• Instructions to follow: The data follows. Retype every entry exactly.
==== Provided material
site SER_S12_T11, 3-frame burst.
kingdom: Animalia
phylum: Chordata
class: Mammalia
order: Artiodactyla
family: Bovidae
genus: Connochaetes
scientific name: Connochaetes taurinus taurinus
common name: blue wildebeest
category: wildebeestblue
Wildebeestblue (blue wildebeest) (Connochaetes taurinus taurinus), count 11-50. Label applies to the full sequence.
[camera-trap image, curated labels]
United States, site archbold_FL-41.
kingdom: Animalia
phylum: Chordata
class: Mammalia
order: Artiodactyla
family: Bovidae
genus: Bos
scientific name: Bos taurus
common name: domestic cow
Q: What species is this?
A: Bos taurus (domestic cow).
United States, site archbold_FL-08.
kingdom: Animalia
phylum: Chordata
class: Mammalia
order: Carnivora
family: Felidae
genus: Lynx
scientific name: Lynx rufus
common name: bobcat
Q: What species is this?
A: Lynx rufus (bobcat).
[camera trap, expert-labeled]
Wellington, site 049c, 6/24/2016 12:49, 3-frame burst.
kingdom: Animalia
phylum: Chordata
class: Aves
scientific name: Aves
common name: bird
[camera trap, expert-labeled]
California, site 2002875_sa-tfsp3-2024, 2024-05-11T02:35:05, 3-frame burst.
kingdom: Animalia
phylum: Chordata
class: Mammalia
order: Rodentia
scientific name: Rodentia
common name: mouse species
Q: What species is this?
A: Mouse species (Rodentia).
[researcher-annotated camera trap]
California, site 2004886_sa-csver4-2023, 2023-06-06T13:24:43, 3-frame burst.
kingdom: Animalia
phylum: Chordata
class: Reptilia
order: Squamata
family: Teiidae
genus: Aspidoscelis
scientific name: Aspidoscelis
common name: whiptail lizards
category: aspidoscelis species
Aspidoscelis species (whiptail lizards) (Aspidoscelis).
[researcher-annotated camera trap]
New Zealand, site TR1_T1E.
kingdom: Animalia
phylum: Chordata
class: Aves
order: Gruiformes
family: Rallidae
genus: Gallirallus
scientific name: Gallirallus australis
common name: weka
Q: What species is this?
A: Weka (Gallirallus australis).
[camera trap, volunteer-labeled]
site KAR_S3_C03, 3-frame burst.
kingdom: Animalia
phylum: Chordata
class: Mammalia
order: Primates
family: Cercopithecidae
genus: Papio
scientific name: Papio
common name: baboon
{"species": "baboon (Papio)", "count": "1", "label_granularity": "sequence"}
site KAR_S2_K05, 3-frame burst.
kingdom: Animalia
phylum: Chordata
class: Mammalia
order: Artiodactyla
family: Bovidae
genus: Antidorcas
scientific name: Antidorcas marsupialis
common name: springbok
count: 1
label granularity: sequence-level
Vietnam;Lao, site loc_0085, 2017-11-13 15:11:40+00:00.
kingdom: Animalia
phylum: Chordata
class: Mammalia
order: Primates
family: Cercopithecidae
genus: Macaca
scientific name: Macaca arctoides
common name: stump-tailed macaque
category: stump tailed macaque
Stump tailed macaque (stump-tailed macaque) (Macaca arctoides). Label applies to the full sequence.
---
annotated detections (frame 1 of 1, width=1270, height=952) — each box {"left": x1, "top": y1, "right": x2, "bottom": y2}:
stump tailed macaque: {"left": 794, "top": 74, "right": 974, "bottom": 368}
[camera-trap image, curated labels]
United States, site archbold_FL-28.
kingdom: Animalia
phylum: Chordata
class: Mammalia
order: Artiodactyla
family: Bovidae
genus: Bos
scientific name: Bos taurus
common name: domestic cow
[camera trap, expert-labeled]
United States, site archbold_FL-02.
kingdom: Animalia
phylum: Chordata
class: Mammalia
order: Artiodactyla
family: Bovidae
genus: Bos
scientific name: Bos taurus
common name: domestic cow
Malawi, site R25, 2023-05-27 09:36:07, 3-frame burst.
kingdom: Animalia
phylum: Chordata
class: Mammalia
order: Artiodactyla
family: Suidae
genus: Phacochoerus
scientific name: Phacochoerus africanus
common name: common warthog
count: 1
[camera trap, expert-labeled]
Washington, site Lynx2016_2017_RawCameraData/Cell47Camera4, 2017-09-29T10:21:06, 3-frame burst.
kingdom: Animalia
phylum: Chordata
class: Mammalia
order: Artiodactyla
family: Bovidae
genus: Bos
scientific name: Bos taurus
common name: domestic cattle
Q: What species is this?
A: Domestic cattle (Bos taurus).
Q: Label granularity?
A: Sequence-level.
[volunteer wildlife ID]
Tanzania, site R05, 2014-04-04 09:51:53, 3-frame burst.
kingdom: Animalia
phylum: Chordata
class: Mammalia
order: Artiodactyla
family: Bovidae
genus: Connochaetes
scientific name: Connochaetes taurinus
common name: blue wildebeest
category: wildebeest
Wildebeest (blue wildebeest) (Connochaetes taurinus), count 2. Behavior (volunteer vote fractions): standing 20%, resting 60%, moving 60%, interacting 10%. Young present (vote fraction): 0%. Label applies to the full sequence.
========
• Task output:
site SER_S12_T11, 3-frame burst.
kingdom: Animalia
phylum: Chordata
class: Mammalia
order: Artiodactyla
family: Bovidae
genus: Connochaetes
scientific name: Connochaetes taurinus taurinus
common name: blue wildebeest
category: wildebeestblue
Wildebeestblue (blue wildebeest) (Connochaetes taurinus taurinus), count 11-50. Label applies to the full sequence.
[camera-trap image, curated labels]
United States, site archbold_FL-41.
kingdom: Animalia
phylum: Chordata
class: Mammalia
order: Artiodactyla
family: Bovidae
genus: Bos
scientific name: Bos taurus
common name: domestic cow
Q: What species is this?
A: Bos taurus (domestic cow).
United States, site archbold_FL-08.
kingdom: Animalia
phylum: Chordata
class: Mammalia
order: Carnivora
family: Felidae
genus: Lynx
scientific name: Lynx rufus
common name: bobcat
Q: What species is this?
A: Lynx rufus (bobcat).
[camera trap, expert-labeled]
Wellington, site 049c, 6/24/2016 12:49, 3-frame burst.
kingdom: Animalia
phylum: Chordata
class: Aves
scientific name: Aves
common name: bird
[camera trap, expert-labeled]
California, site 2002875_sa-tfsp3-2024, 2024-05-11T02:35:05, 3-frame burst.
kingdom: Animalia
phylum: Chordata
class: Mammalia
order: Rodentia
scientific name: Rodentia
common name: mouse species
Q: What species is this?
A: Mouse species (Rodentia).
[researcher-annotated camera trap]
California, site 2004886_sa-csver4-2023, 2023-06-06T13:24:43, 3-frame burst.
kingdom: Animalia
phylum: Chordata
class: Reptilia
order: Squamata
family: Teiidae
genus: Aspidoscelis
scientific name: Aspidoscelis
common name: whiptail lizards
category: aspidoscelis species
Aspidoscelis species (whiptail lizards) (Aspidoscelis).
[researcher-annotated camera trap]
New Zealand, site TR1_T1E.
kingdom: Animalia
phylum: Chordata
class: Aves
order: Gruiformes
family: Rallidae
genus: Gallirallus
scientific name: Gallirallus australis
common name: weka
Q: What species is this?
A: Weka (Gallirallus australis).
[camera trap, volunteer-labeled]
site KAR_S3_C03, 3-frame burst.
kingdom: Animalia
phylum: Chordata
class: Mammalia
order: Primates
family: Cercopithecidae
genus: Papio
scientific name: Papio
common name: baboon
{"species": "baboon (Papio)", "count": "1", "label_granularity": "sequence"}
site KAR_S2_K05, 3-frame burst.
kingdom: Animalia
phylum: Chordata
class: Mammalia
order: Artiodactyla
family: Bovidae
genus: Antidorcas
scientific name: Antidorcas marsupialis
common name: springbok
count: 1
label granularity: sequence-level
Vietnam;Lao, site loc_0085, 2017-11-13 15:11:40+00:00.
kingdom: Animalia
phylum: Chordata
class: Mammalia
order: Primates
family: Cercopithecidae
genus: Macaca
scientific name: Macaca arctoides
common name: stump-tailed macaque
category: stump tailed macaque
Stump tailed macaque (stump-tailed macaque) (Macaca arctoides). Label applies to the full sequence.
---
annotated detections (frame 1 of 1, width=1270, height=952) — each box {"left": x1, "top": y1, "right": x2, "bottom": y2}:
stump tailed macaque: {"left": 794, "top": 74, "right": 974, "bottom": 368}
[camera-trap image, curated labels]
United States, site archbold_FL-28.
kingdom: Animalia
phylum: Chordata
class: Mammalia
order: Artiodactyla
family: Bovidae
genus: Bos
scientific name: Bos taurus
common name: domestic cow
[camera trap, expert-labeled]
United States, site archbold_FL-02.
kingdom: Animalia
phylum: Chordata
class: Mammalia
order: Artiodactyla
family: Bovidae
genus: Bos
scientific name: Bos taurus
common name: domestic cow
Malawi, site R25, 2023-05-27 09:36:07, 3-frame burst.
kingdom: Animalia
phylum: Chordata
class: Mammalia
order: Artiodactyla
family: Suidae
genus: Phacochoerus
scientific name: Phacochoerus africanus
common name: common warthog
count: 1
[camera trap, expert-labeled]
Washington, site Lynx2016_2017_RawCameraData/Cell47Camera4, 2017-09-29T10:21:06, 3-frame burst.
kingdom: Animalia
phylum: Chordata
class: Mammalia
order: Artiodactyla
family: Bovidae
genus: Bos
scientific name: Bos taurus
common name: domestic cattle
Q: What species is this?
A: Domestic cattle (Bos taurus).
Q: Label granularity?
A: Sequence-level.
[volunteer wildlife ID]
Tanzania, site R05, 2014-04-04 09:51:53, 3-frame burst.
kingdom: Animalia
phylum: Chordata
class: Mammalia
order: Artiodactyla
family: Bovidae
genus: Connochaetes
scientific name: Connochaetes taurinus
common name: blue wildebeest
category: wildebeest
Wildebeest (blue wildebeest) (Connochaetes taurinus), count 2. Behavior (volunteer vote fractions): standing 20%, resting 60%, moving 60%, interacting 10%. Young present (vote fraction): 0%. Label applies to the full sequence.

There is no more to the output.